▸ Requirement: Lay out the material from the line with "If we look at" to the line with "3123 millimetres" as a Markdown table with the columns Row and Material line, numbering each line and skipping blank lines. Omit the pictures.

▸ Task data:
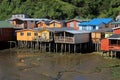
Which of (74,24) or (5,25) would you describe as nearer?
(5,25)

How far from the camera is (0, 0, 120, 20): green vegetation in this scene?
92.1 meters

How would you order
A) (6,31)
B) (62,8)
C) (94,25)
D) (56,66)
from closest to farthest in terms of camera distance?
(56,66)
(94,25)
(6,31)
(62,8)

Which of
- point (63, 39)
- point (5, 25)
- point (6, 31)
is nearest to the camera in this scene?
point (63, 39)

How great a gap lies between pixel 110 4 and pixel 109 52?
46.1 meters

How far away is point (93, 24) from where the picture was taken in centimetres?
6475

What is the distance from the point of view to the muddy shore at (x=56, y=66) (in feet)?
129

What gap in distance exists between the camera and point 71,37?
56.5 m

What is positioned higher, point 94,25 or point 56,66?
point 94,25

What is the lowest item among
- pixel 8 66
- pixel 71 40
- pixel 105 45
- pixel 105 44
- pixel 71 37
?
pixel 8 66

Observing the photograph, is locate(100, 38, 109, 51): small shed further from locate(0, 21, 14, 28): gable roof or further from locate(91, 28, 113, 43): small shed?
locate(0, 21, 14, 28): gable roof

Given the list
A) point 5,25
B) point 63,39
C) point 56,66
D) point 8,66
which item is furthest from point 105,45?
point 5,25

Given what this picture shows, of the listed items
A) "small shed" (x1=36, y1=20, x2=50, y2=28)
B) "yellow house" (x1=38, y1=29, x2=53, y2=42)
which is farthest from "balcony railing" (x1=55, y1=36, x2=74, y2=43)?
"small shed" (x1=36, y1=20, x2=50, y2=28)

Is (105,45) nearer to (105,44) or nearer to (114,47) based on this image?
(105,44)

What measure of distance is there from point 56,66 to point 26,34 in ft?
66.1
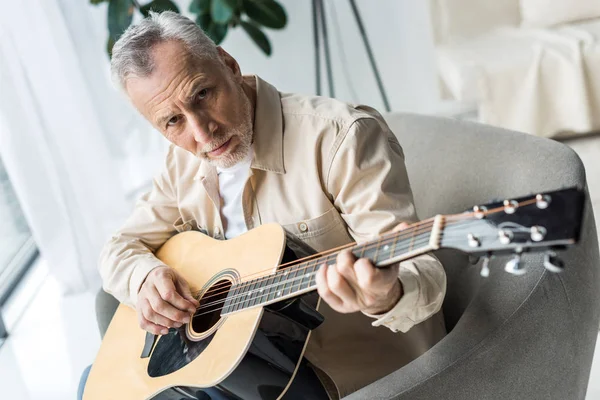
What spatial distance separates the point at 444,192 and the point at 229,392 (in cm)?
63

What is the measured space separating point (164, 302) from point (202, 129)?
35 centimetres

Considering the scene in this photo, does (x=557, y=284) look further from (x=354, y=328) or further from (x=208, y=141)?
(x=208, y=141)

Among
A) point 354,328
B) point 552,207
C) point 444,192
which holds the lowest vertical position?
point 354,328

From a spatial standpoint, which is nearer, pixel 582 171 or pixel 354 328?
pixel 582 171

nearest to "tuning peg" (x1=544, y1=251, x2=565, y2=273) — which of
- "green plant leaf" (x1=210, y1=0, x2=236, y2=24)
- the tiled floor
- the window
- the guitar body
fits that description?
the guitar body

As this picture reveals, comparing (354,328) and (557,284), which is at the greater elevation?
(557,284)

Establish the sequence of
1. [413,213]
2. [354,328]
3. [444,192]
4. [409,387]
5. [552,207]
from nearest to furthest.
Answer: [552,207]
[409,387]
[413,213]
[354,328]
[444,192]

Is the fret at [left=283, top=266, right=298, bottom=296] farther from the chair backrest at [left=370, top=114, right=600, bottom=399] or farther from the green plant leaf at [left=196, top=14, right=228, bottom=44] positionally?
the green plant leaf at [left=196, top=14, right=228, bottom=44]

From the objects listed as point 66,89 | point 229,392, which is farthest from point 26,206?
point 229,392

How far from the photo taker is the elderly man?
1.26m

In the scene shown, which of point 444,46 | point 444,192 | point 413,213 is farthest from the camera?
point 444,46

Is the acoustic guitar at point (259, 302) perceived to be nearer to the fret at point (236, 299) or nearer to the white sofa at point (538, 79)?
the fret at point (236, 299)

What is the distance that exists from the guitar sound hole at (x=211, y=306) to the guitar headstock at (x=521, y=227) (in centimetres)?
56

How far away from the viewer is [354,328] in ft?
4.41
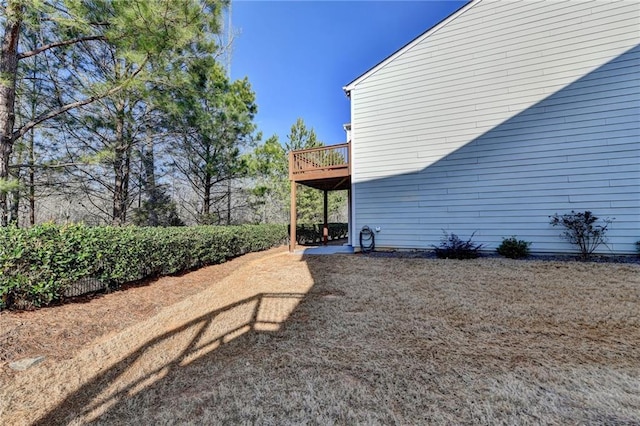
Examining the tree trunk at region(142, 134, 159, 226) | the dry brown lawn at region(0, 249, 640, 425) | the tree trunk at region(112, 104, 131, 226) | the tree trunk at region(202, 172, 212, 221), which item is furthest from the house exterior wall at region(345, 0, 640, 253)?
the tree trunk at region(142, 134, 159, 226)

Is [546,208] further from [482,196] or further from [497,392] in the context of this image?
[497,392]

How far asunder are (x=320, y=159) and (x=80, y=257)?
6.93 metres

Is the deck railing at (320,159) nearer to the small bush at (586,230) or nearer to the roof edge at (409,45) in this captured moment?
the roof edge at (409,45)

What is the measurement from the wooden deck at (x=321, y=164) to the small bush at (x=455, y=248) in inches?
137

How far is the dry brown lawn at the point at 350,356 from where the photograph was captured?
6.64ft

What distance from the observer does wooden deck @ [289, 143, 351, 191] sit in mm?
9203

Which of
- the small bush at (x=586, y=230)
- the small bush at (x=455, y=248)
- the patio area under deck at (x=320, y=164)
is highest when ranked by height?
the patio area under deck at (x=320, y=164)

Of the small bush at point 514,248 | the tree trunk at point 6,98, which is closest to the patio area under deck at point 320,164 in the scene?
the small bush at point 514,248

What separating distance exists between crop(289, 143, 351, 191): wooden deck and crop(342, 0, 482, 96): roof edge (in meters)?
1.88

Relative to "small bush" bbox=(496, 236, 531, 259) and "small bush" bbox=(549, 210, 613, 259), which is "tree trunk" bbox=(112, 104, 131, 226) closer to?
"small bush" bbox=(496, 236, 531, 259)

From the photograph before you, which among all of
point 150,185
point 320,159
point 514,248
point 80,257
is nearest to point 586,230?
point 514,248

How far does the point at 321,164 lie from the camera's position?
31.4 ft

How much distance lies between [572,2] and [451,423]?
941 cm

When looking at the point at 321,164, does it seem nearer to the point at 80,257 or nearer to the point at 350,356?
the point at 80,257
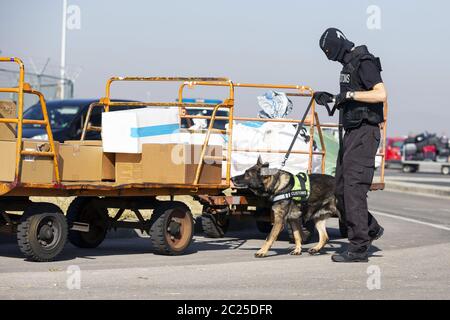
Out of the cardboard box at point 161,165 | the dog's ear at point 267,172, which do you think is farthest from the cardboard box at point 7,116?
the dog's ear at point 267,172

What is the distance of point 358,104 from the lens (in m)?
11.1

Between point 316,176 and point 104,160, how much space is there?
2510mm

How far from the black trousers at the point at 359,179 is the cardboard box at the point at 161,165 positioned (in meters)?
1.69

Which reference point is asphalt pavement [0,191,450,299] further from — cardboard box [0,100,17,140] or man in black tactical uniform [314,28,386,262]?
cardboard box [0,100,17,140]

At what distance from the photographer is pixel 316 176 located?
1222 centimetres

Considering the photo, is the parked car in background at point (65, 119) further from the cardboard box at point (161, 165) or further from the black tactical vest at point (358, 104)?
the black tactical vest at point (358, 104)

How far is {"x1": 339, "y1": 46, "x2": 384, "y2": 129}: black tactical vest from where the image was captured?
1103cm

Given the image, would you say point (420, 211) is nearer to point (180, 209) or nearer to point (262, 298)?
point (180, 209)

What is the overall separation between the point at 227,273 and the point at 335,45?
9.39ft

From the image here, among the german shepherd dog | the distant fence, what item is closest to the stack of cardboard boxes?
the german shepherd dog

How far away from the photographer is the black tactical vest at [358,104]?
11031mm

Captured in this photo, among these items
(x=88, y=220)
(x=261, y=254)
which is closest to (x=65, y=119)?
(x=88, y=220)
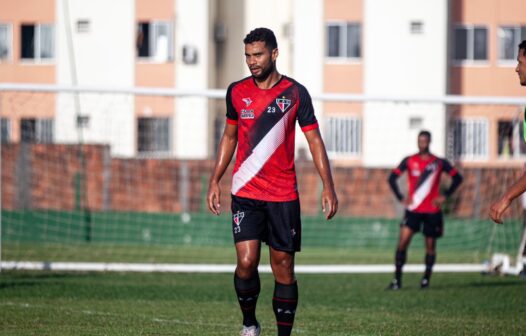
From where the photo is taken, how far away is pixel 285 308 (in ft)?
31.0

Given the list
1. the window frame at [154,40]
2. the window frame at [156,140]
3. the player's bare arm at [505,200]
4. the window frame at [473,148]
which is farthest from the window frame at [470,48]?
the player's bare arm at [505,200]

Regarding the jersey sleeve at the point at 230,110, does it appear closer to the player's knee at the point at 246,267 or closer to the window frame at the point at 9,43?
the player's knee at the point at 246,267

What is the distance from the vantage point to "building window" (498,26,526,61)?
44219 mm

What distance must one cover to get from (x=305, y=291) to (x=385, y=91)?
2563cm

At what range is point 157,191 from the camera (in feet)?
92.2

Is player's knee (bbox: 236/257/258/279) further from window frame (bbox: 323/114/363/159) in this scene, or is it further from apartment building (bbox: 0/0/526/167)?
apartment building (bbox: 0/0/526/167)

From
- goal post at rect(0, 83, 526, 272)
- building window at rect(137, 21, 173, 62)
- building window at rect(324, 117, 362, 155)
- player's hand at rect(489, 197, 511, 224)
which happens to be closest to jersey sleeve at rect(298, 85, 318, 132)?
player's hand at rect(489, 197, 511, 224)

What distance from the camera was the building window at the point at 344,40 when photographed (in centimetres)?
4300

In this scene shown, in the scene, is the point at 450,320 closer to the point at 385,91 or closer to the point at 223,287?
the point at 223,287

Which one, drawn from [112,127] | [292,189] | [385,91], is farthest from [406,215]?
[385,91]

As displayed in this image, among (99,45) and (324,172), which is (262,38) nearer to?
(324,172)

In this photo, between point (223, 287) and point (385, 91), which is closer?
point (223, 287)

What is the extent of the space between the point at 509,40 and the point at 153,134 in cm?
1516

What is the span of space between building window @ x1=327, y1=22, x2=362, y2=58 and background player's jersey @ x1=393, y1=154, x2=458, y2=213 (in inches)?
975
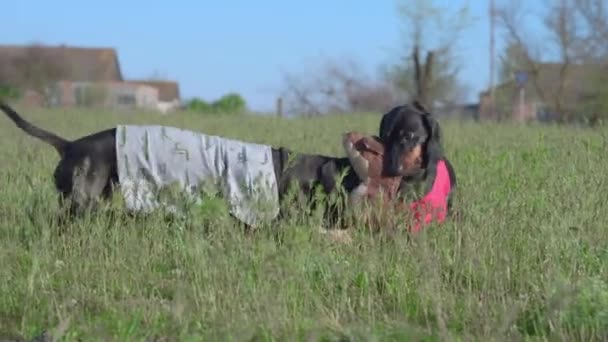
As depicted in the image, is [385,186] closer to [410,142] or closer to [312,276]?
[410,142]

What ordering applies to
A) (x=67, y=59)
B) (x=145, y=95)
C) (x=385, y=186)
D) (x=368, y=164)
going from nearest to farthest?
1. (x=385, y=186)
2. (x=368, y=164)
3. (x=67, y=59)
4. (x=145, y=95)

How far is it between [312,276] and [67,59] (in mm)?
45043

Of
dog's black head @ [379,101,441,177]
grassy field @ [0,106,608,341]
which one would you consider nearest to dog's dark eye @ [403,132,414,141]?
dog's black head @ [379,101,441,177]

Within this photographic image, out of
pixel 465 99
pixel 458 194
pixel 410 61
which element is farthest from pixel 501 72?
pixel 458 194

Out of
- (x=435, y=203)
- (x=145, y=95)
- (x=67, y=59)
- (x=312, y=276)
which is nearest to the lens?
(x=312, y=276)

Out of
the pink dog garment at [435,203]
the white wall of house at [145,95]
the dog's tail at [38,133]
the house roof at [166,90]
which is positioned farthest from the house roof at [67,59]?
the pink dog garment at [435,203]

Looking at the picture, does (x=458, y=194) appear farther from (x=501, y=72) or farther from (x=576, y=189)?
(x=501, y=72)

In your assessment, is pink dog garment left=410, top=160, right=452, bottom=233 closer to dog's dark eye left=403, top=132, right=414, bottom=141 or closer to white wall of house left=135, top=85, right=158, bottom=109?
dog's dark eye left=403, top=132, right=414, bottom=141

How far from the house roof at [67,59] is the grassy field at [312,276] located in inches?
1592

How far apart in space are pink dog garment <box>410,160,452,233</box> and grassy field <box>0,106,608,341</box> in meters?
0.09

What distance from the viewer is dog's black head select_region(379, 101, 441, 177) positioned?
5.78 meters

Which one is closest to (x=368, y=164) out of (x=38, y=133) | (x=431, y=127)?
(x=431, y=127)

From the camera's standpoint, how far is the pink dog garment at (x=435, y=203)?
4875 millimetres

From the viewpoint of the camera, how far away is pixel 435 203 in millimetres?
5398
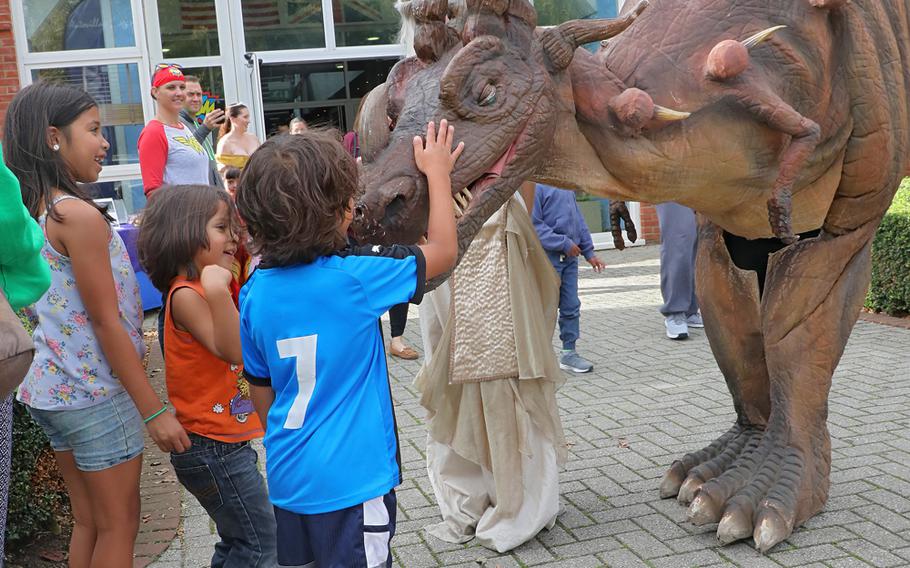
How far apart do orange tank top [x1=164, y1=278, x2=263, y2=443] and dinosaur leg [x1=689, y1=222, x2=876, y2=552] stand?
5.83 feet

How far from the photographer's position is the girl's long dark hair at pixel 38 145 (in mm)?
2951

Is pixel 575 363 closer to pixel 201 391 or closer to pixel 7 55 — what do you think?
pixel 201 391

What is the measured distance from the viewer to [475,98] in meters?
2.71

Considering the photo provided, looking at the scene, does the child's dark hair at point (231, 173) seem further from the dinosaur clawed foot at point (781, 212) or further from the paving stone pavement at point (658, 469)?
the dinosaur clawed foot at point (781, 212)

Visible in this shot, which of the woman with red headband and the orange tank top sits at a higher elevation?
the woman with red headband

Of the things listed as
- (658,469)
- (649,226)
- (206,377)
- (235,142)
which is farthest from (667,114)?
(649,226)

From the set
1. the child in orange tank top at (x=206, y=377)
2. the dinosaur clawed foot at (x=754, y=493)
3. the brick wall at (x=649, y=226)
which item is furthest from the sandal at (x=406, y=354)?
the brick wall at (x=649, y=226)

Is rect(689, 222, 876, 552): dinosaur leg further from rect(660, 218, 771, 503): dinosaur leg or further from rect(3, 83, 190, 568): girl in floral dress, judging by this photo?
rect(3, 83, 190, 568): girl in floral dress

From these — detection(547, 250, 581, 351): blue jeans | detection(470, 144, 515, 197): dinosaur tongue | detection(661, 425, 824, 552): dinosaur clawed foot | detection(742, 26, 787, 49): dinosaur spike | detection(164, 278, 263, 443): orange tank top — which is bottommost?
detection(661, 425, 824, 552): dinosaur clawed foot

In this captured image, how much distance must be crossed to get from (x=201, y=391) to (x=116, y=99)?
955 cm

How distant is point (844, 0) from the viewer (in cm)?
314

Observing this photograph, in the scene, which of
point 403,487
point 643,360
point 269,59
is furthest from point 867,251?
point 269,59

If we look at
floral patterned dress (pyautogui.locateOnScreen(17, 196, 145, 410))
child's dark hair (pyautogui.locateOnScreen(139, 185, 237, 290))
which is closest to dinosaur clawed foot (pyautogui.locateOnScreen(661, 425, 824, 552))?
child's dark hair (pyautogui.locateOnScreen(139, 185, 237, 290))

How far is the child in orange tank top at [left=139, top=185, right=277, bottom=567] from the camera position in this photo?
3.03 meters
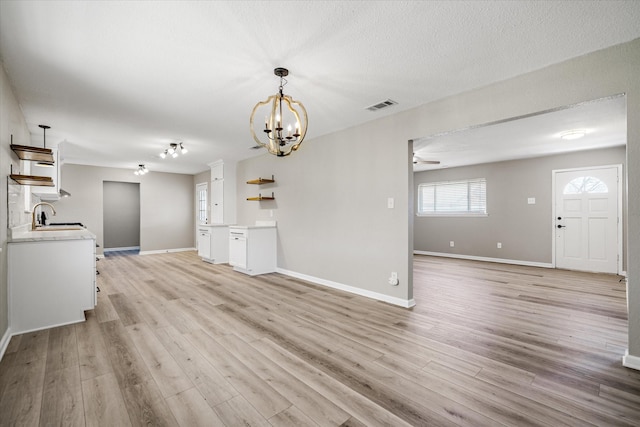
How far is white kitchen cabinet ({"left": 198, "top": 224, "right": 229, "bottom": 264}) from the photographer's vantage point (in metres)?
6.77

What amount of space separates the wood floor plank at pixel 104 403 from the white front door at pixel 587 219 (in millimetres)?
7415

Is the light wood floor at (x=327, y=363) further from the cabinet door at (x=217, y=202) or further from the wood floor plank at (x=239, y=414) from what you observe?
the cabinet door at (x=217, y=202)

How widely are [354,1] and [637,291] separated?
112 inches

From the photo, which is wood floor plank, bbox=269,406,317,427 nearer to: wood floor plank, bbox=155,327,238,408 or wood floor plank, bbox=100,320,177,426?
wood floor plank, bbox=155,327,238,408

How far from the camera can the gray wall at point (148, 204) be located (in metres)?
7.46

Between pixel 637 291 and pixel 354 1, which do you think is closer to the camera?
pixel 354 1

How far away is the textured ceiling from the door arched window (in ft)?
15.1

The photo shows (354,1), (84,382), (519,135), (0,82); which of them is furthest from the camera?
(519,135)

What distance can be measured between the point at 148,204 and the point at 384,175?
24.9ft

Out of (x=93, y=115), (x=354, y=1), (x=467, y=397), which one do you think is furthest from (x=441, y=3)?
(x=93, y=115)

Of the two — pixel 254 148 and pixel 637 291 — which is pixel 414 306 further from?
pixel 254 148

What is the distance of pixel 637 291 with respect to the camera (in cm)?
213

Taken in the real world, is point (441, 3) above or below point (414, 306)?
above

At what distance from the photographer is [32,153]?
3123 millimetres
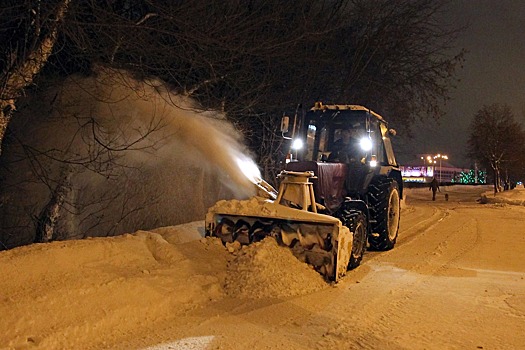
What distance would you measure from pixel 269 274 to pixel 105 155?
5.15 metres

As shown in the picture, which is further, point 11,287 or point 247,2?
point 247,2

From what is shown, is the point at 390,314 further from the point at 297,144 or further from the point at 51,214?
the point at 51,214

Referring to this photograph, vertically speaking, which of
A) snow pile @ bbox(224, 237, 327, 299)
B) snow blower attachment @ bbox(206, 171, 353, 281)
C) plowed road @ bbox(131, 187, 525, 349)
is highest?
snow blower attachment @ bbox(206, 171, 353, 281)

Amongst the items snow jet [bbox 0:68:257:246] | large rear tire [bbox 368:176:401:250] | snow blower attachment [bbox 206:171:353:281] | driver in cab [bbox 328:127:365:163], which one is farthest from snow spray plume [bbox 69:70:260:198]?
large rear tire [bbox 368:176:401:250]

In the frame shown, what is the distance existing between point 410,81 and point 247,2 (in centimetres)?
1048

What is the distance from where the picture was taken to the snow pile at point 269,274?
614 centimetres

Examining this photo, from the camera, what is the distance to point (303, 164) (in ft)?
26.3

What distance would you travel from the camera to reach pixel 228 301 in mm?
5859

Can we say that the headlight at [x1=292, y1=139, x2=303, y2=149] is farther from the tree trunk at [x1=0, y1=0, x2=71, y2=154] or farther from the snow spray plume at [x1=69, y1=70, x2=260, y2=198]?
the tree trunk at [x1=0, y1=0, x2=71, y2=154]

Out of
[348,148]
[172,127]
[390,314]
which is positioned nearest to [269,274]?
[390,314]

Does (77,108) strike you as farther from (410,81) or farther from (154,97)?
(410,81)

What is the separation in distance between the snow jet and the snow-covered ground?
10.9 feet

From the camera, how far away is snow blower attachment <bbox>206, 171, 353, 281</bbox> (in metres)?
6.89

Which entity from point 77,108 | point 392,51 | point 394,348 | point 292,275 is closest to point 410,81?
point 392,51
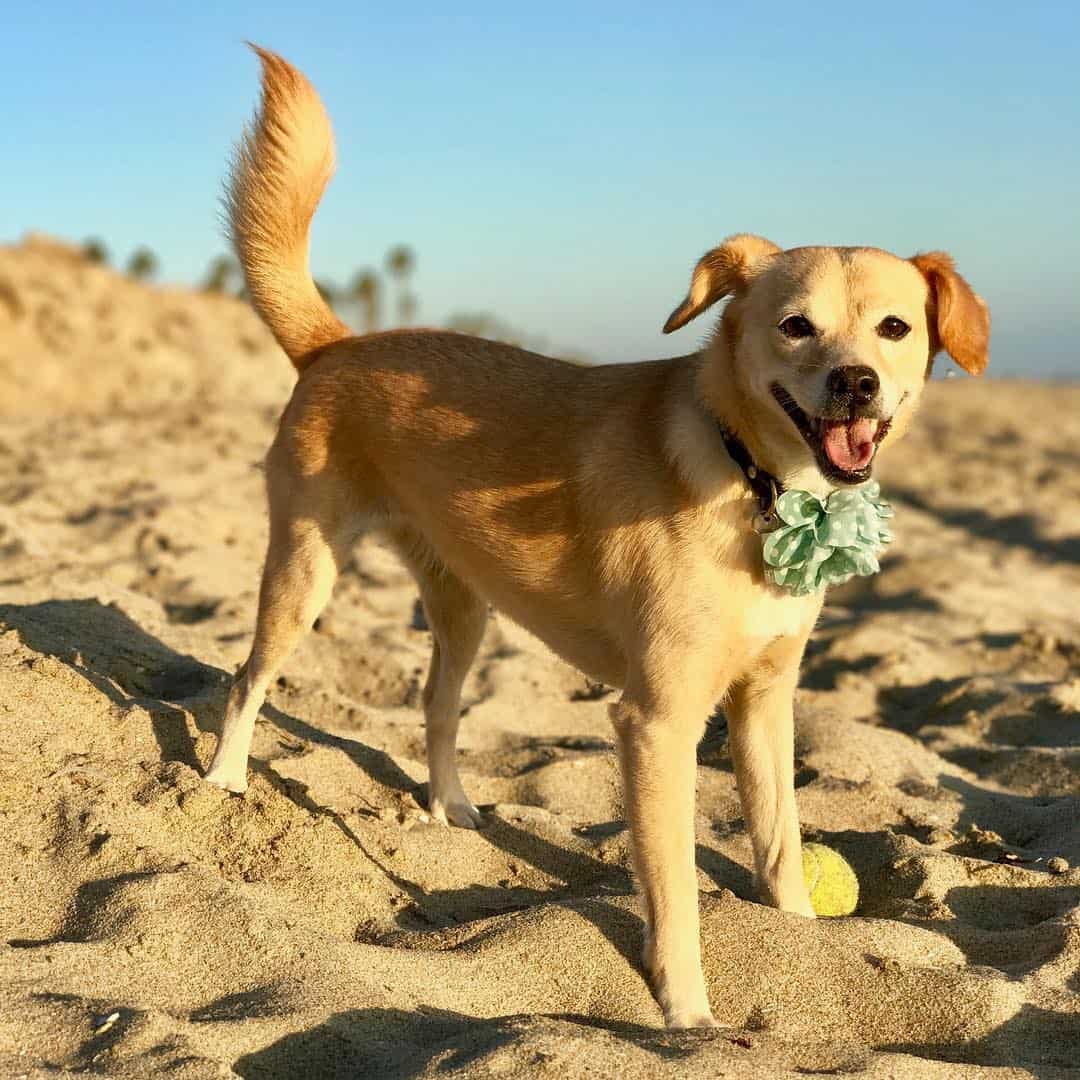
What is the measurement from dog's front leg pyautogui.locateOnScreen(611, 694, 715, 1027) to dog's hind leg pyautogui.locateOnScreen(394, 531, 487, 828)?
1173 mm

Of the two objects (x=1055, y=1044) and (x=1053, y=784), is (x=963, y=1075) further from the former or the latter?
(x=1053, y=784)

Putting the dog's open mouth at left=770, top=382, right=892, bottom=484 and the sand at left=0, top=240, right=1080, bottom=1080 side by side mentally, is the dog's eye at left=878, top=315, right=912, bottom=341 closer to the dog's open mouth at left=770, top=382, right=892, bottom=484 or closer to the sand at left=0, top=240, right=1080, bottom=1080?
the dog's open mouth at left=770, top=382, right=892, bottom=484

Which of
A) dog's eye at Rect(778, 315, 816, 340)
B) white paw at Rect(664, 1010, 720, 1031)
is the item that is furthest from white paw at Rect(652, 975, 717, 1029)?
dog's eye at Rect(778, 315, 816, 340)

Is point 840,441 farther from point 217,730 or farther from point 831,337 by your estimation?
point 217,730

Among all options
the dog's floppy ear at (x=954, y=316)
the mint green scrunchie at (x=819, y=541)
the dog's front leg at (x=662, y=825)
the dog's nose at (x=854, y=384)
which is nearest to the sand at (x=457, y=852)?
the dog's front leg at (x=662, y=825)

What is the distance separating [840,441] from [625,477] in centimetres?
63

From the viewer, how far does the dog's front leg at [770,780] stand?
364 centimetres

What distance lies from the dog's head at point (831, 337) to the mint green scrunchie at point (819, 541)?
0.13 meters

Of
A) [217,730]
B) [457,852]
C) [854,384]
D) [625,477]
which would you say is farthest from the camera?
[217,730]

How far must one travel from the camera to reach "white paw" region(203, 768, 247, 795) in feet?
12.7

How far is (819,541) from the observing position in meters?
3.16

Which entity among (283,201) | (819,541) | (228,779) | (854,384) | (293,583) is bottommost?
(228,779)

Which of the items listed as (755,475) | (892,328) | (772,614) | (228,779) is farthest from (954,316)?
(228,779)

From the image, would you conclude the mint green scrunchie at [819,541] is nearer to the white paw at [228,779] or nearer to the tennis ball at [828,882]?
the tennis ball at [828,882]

▸ Output of the exercise:
| Row | Material line |
|---|---|
| 1 | If we look at |
| 2 | floral patterned dress (pyautogui.locateOnScreen(17, 196, 145, 410)) |
| 3 | child's dark hair (pyautogui.locateOnScreen(139, 185, 237, 290)) |
| 4 | which is closest to dinosaur clawed foot (pyautogui.locateOnScreen(661, 425, 824, 552))? |
| 5 | child's dark hair (pyautogui.locateOnScreen(139, 185, 237, 290)) |
| 6 | How far is the child in orange tank top at [left=139, top=185, right=277, bottom=567] from the camera position in this photo? |
| 7 | 3.03 meters |
| 8 | How far is white kitchen cabinet ({"left": 198, "top": 224, "right": 229, "bottom": 264}) from the photographer's vantage point (in metres)? |
| 9 | 6.77 |
| 10 | What amount of space separates the wood floor plank at pixel 104 403 from the white front door at pixel 587 219 (in millimetres)? |
| 11 | 7415 |
| 12 | Is the light wood floor at (x=327, y=363) further from the cabinet door at (x=217, y=202) or further from the wood floor plank at (x=239, y=414) from what you observe? |
| 13 | the cabinet door at (x=217, y=202) |
| 14 | How widely are [354,1] and [637,291] separated? |
| 15 | 112 inches |
| 16 | From the photo, which is wood floor plank, bbox=269,406,317,427 nearer to: wood floor plank, bbox=155,327,238,408 or wood floor plank, bbox=100,320,177,426? |
| 17 | wood floor plank, bbox=155,327,238,408 |
| 18 | How far from the camera can the gray wall at point (148, 204) be located (in metres)? |
| 19 | 7.46 |
| 20 | Between pixel 637 291 and pixel 354 1, which do you think is closer to the camera? |
| 21 | pixel 354 1 |
| 22 | How far away is the textured ceiling from the door arched window (in ft)? |
| 23 | 15.1 |
| 24 | The photo shows (354,1), (84,382), (519,135), (0,82); which of them is furthest from the camera? |
| 25 | (519,135) |
| 26 | What distance can be measured between the point at 148,204 and the point at 384,175? |
| 27 | 24.9ft |
| 28 | Out of (x=93, y=115), (x=354, y=1), (x=467, y=397), which one do you think is furthest from (x=441, y=3)? |
| 29 | (x=93, y=115) |
| 30 | Of the two — pixel 254 148 and pixel 637 291 — which is pixel 414 306 further from? |
| 31 | pixel 254 148 |
| 32 | What is the distance of pixel 637 291 with respect to the camera (in cm)? |
| 33 | 213 |
| 34 | Taken in the real world, is point (441, 3) above or below point (414, 306)? |
| 35 | above |
| 36 | At what distance from the photographer is [32,153]? |
| 37 | 3123 millimetres |